Convert each item below into a JSON list of strings, with one string per line. Omit blank lines and leave the pictures out.

☆ ☆ ☆ ☆ ☆

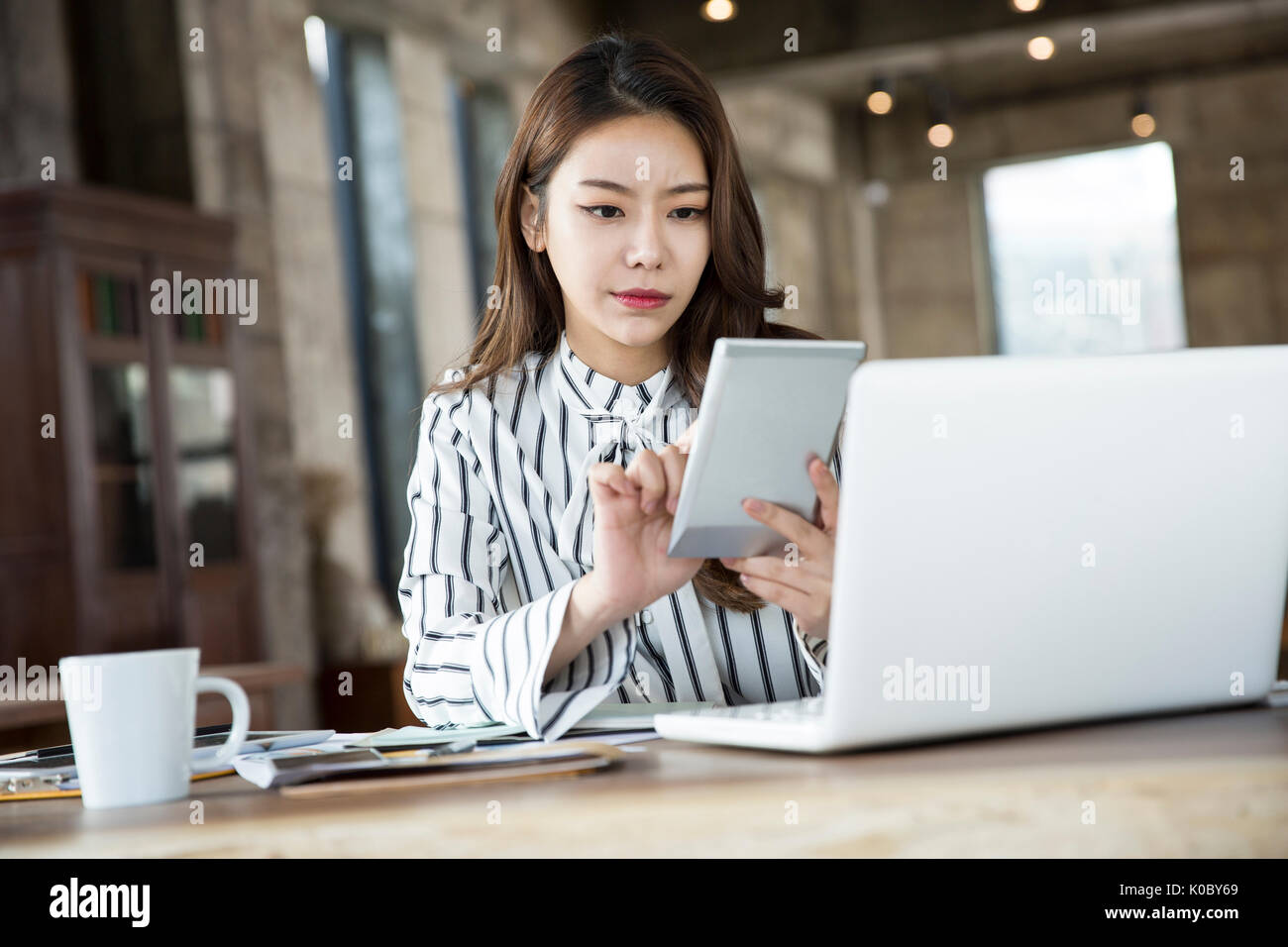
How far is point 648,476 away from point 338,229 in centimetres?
568

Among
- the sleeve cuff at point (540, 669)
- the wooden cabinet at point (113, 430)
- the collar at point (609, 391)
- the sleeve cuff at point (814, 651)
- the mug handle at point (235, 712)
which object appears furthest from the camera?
the wooden cabinet at point (113, 430)

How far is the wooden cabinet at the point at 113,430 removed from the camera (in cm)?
475

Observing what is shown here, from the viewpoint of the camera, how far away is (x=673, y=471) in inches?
45.9

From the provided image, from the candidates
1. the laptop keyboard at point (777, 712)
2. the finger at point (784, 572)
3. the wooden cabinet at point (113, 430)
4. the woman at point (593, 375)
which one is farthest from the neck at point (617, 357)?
the wooden cabinet at point (113, 430)

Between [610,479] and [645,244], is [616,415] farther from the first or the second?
[610,479]

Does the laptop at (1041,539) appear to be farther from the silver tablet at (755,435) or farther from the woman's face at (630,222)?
the woman's face at (630,222)

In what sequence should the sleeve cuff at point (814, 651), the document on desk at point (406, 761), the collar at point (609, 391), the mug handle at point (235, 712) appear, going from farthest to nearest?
1. the collar at point (609, 391)
2. the sleeve cuff at point (814, 651)
3. the mug handle at point (235, 712)
4. the document on desk at point (406, 761)

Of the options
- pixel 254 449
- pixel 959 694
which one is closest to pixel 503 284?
pixel 959 694

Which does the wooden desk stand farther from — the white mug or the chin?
the chin

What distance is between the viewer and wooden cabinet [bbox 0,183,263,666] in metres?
4.75

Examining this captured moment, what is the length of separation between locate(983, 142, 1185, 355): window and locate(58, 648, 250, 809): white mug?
938 centimetres

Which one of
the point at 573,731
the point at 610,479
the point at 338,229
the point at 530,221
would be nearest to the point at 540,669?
the point at 573,731
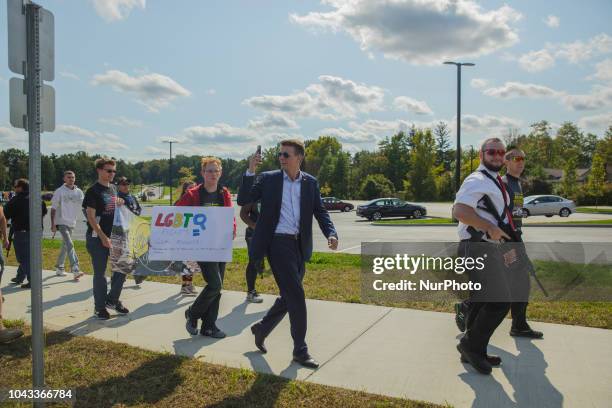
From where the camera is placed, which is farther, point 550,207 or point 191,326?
point 550,207

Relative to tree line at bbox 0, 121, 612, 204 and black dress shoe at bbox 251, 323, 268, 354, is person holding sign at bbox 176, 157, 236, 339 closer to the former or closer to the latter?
black dress shoe at bbox 251, 323, 268, 354

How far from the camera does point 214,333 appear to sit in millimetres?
4848

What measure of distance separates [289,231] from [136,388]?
1708 mm

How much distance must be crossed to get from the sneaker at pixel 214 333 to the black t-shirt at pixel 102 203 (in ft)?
6.00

☆ ☆ ☆ ☆ ☆

#### Task answer:
[
  "How far is point 648,476 away from point 338,229 in centimetres?",
  "568",
  "Among",
  "- the sleeve cuff at point (540, 669)",
  "- the wooden cabinet at point (113, 430)",
  "- the collar at point (609, 391)",
  "- the sleeve cuff at point (814, 651)",
  "- the mug handle at point (235, 712)",
  "which object appears furthest from the camera?",
  "the wooden cabinet at point (113, 430)",
  "How far is the wooden cabinet at the point at 113,430 removed from the camera (in cm)?",
  "475",
  "Observing what is shown here, from the viewpoint of the camera, how far away is (x=673, y=471) in inches?",
  "45.9",
  "From the provided image, from the candidates",
  "1. the laptop keyboard at point (777, 712)",
  "2. the finger at point (784, 572)",
  "3. the wooden cabinet at point (113, 430)",
  "4. the woman at point (593, 375)",
  "which one is farthest from the neck at point (617, 357)?",
  "the wooden cabinet at point (113, 430)",
  "Between [610,479] and [645,244], is [616,415] farther from the first or the second?",
  "[610,479]",
  "Does the laptop at (1041,539) appear to be farther from the silver tablet at (755,435) or farther from the woman's face at (630,222)?",
  "the woman's face at (630,222)",
  "In what sequence should the sleeve cuff at point (814, 651), the document on desk at point (406, 761), the collar at point (609, 391), the mug handle at point (235, 712) appear, going from farthest to nearest?",
  "1. the collar at point (609, 391)",
  "2. the sleeve cuff at point (814, 651)",
  "3. the mug handle at point (235, 712)",
  "4. the document on desk at point (406, 761)",
  "Of the options",
  "- pixel 254 449",
  "- pixel 959 694",
  "which one is closest to pixel 503 284?",
  "pixel 959 694",
  "Which does the wooden desk stand farther from — the white mug or the chin?",
  "the chin",
  "What distance is between the viewer and wooden cabinet [bbox 0,183,263,666] in metres?",
  "4.75",
  "Examining this captured moment, what is the length of separation between locate(983, 142, 1185, 355): window and locate(58, 648, 250, 809): white mug?",
  "938 centimetres",
  "Which one of",
  "the point at 573,731",
  "the point at 610,479",
  "the point at 338,229",
  "the point at 530,221",
  "would be nearest to the point at 540,669?",
  "the point at 573,731",
  "From where the camera is placed, which is farther, point 550,207 or point 191,326?",
  "point 550,207",
  "Relative to tree line at bbox 0, 121, 612, 204 and black dress shoe at bbox 251, 323, 268, 354, is person holding sign at bbox 176, 157, 236, 339 closer to the former or closer to the latter?",
  "black dress shoe at bbox 251, 323, 268, 354",
  "How far from the camera does point 214,333 appear to sit in millimetres?",
  "4848",
  "What measure of distance separates [289,231] from [136,388]?",
  "1708 mm",
  "How much distance must be crossed to get from the sneaker at pixel 214 333 to the black t-shirt at pixel 102 203 (in ft)?",
  "6.00"
]